Correlation and Existence

One of the hardest concepts to explain to students is the operation of a query containing correlation. As we are aware, the SQL optimiser generally evaluates a subquery first and only once. The subquery is replaced by a set of values that are then used as a filter for the parent query.

A correlated sub-query operates differently in that it is re-evaluated for each row in the parent query. This usually entails a significant processing price, and often slows down the query noticeably.

Q:List the name of the most recently released album for each group, along with the name of the group
Correlation

select AlbName, Artist
from Albums X
where PDate in

(select max(PDate)
from Albums
where Artist = X.Artist)

In a diagram, a correlation is easy to spot as it usually entails BOTH a join and a sub-query between two or more tables. Students struggle, intially, with the encoding of such diagrams as they attempt to write a join query and then realise the sub-query does not fit once written.

Q:List the name album and the group for all albums that have a track listing recorded
Exists

select AlbName, Artist
from Albums X
where exists

(select *
from Albums
where Sernum = X.Sernum)

The exists operator allows us to test for the presence of data yet seemingly breaks the rules governing allowable sub-queries.
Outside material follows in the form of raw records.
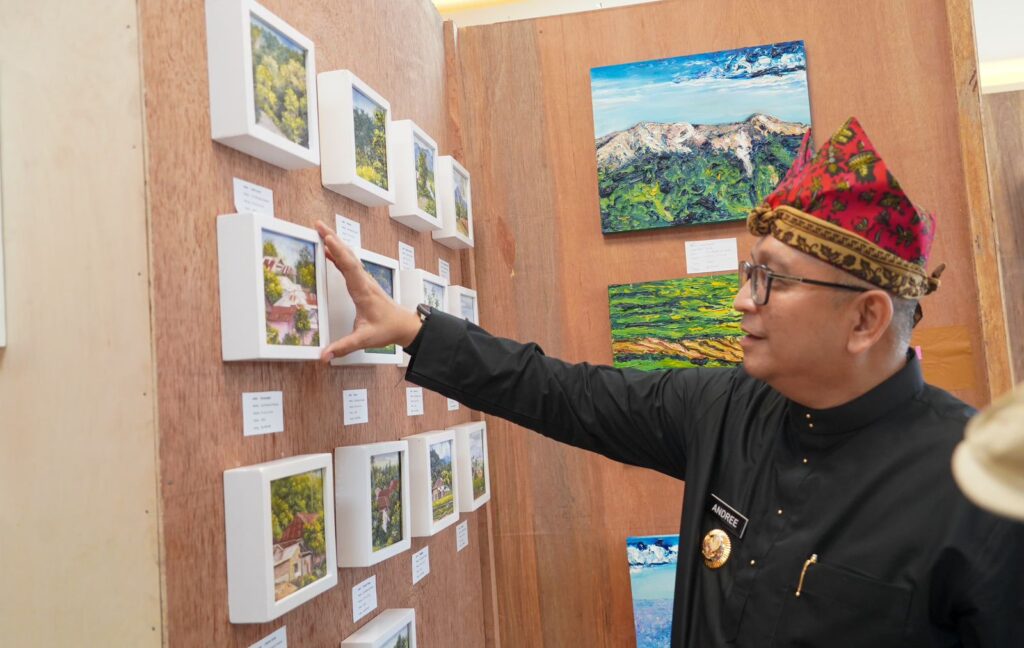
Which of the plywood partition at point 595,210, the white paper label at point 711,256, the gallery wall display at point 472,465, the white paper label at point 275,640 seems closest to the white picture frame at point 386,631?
the white paper label at point 275,640

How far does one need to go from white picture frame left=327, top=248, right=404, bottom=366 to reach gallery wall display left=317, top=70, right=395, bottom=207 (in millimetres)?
156

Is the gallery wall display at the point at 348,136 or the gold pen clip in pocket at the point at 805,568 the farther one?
the gallery wall display at the point at 348,136

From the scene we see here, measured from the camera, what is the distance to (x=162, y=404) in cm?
135

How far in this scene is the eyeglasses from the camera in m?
1.62

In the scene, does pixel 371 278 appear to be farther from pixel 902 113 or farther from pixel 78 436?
pixel 902 113

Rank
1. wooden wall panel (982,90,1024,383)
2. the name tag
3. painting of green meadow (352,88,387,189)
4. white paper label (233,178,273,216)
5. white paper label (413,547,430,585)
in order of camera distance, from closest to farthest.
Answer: white paper label (233,178,273,216) < the name tag < painting of green meadow (352,88,387,189) < white paper label (413,547,430,585) < wooden wall panel (982,90,1024,383)

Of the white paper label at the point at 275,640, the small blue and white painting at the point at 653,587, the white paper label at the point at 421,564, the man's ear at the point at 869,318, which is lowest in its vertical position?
the small blue and white painting at the point at 653,587

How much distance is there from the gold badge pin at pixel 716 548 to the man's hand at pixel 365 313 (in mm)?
751

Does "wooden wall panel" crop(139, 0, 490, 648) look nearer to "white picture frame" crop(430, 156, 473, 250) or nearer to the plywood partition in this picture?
"white picture frame" crop(430, 156, 473, 250)

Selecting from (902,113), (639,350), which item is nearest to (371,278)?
(639,350)

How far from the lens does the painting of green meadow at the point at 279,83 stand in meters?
1.59

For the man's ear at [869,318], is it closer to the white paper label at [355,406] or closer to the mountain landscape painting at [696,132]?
the white paper label at [355,406]

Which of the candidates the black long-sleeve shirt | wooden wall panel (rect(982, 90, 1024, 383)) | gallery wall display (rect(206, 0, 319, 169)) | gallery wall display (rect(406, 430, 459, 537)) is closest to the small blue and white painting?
gallery wall display (rect(406, 430, 459, 537))

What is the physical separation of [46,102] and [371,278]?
0.72 meters
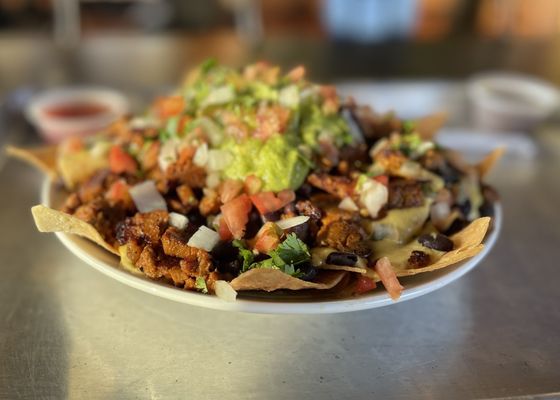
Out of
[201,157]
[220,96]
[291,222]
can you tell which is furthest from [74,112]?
[291,222]

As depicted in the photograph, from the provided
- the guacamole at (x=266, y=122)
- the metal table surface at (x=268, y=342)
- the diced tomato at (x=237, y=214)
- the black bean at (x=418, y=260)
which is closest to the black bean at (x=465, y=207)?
the metal table surface at (x=268, y=342)

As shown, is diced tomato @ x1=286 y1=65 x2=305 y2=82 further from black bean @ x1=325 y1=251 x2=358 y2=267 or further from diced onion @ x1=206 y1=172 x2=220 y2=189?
black bean @ x1=325 y1=251 x2=358 y2=267

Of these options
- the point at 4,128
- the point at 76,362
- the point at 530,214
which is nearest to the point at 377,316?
the point at 76,362

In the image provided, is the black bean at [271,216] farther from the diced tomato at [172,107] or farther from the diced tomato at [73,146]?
the diced tomato at [73,146]

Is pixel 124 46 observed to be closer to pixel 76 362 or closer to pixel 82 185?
pixel 82 185

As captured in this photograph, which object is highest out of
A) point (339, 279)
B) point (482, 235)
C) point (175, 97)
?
point (175, 97)

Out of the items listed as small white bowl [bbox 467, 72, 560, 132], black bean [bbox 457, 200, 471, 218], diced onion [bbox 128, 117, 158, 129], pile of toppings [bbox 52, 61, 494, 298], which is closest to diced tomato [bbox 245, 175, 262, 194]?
pile of toppings [bbox 52, 61, 494, 298]
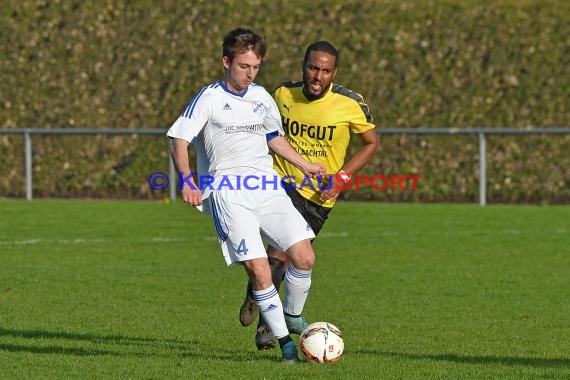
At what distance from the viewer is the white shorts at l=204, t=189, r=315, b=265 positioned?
780 centimetres

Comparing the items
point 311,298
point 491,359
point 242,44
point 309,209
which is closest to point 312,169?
point 242,44

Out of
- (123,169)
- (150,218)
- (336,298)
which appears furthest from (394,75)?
(336,298)

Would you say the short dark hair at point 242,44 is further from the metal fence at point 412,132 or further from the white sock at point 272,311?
the metal fence at point 412,132

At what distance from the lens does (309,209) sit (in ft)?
30.2

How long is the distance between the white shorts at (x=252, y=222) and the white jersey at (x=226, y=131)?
116 mm

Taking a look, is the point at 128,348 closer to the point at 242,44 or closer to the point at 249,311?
the point at 249,311

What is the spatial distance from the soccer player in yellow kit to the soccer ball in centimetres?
133

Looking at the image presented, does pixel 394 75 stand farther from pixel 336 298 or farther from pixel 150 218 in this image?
pixel 336 298

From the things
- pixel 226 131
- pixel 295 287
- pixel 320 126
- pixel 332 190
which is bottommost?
pixel 295 287

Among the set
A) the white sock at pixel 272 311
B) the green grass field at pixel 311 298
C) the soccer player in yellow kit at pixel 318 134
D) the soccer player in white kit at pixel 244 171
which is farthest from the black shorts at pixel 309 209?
the white sock at pixel 272 311

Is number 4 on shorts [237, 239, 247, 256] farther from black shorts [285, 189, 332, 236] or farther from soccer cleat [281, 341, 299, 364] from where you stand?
black shorts [285, 189, 332, 236]

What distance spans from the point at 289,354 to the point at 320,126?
195 centimetres

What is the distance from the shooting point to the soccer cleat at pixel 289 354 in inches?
303

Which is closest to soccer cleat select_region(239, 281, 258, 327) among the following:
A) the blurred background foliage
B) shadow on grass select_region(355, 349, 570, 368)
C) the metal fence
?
shadow on grass select_region(355, 349, 570, 368)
In the example above, the sub-query uses 'select *', which would normally result in an illegal 2 column sub-query answer table.

The sub-query does not actually retrieve any data, rather it tests to see if there is at least one row of data in the Tracks table that corresponds with the parent table, Albums. The backwards E is used for exists, and is consistent with it's other use as a not null indicator. Not Exists is similar, except the backwards E is crossed out (as in the not null example).

Many correlated queries can be re-expressed at non-correlated queries and this can vastly improve their execution time. The depth of a correlation (or the number of levels the correlation spans) can also effect the amount of re-calculation the query performs as well.